Problem.
Rewrite the section of the Telstra eHealth passage that opens with "The eHealth department" and closes with "of this trend.", replacing "pocket change" with "loose change".

Given passage.
· · · · ·
Eyes are firmly fixed on Telstra’s burgeoning cash pool, its renewed appetite for niche technology acquisitions and its Asia-focused international division that posted a 63 per cent year-on-year increase in revenue last year.

But the focus on Telstra’s core competencies has seen many overlook an interesting little project that's been bubbling away on the side: its eHealth division.

The eHealth department hasn't been operating for long, but as last week's results showed, it earned a modest $40 million in its first year alone. That’s just pocket change for Telstra, which reported a grand total income of $26.3 billion in FY14, but it's a start nonetheless.

While it’s very early days for the telco’s eHealth ambitions, in true Telstra fashion the plan appears to be to corner the market early and enjoy the expected rise in eHealth services. As this blueprint from its eHealth website shows, Telstra wants to be a part of every facet of this trend.

Graph for Just what the doctor ordered for Telstra

It’s not attempting to build this division out of scratch either: the telco has bought itself a slice of each of the various elements of the eHealth movement -- most of which were acquired late last year.

As it stands, Telstra has an interest in the e-prescription market (Fred IT), national health database management (Database Consultants Australia healthcare division), digital doctor booking and appointment services (HealthEngine) and hospital focused data-management (IP Health).

Head of Telstra Health Shane Solomon declines to give a ballpark figure on how much the telco has spent in forming this unit, other than to say its investment is “substantial and continuing”. He adds that the next focus for the unit will be to integrate all of its current acquisitions into one eHealth platform.
· · · · ·
Provided material.

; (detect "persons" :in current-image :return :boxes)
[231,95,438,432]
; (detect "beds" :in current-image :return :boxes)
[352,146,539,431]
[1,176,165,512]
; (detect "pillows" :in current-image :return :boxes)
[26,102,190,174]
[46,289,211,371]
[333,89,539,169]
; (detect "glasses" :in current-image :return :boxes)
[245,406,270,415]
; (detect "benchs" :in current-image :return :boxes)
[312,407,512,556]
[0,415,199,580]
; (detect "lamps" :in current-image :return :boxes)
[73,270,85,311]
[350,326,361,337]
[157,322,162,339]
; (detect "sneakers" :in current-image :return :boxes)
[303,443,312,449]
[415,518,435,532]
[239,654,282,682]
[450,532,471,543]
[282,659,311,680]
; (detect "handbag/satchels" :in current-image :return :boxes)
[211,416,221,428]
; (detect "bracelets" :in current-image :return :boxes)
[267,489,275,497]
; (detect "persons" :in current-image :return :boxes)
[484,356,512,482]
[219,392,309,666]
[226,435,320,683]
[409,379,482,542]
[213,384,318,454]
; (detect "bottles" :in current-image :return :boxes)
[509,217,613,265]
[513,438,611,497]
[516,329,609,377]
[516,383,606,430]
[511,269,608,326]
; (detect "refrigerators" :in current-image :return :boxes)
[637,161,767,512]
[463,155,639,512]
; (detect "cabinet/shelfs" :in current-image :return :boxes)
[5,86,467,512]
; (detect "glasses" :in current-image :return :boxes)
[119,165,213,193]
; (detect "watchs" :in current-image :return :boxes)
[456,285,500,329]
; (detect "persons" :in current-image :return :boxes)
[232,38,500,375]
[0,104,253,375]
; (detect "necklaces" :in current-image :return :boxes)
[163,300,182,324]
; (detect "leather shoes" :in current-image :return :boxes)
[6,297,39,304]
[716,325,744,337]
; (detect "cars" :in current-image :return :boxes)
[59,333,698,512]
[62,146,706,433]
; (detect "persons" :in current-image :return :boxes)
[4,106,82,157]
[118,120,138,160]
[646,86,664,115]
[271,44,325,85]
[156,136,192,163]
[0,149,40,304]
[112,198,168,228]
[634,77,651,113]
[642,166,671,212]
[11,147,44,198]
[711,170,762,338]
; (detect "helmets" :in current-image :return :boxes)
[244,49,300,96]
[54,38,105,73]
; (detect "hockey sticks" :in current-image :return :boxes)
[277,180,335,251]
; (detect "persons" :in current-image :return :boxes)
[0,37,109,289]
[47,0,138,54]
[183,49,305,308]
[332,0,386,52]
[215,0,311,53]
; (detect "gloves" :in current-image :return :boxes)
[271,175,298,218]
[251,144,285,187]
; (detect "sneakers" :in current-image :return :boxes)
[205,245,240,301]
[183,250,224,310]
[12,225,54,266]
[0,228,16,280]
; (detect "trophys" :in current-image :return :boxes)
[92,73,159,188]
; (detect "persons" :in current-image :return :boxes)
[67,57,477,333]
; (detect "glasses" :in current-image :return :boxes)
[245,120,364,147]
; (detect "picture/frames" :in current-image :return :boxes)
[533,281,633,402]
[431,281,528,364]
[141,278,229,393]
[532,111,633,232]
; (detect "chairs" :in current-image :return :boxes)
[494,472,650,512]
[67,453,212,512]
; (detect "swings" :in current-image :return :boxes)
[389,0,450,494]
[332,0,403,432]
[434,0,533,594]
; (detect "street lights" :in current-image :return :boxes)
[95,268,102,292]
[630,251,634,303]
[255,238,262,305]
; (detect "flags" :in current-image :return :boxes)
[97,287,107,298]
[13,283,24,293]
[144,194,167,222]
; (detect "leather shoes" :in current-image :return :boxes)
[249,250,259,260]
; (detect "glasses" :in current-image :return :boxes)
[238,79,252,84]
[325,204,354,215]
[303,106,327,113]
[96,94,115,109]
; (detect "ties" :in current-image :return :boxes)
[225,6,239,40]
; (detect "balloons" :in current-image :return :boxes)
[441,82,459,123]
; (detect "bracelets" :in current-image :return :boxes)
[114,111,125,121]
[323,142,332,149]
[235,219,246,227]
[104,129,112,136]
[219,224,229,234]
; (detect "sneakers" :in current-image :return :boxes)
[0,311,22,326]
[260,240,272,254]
· · · · ·
Response below.
The eHealth department hasn't been operating for long, but as last week's results showed, it earned a modest $40 million in its first year alone. That’s just loose change for Telstra, which reported a grand total income of $26.3 billion in FY14, but it's a start nonetheless.

While it’s very early days for the telco’s eHealth ambitions, in true Telstra fashion the plan appears to be to corner the market early and enjoy the expected rise in eHealth services. As this blueprint from its eHealth website shows, Telstra wants to be a part of every facet of this trend.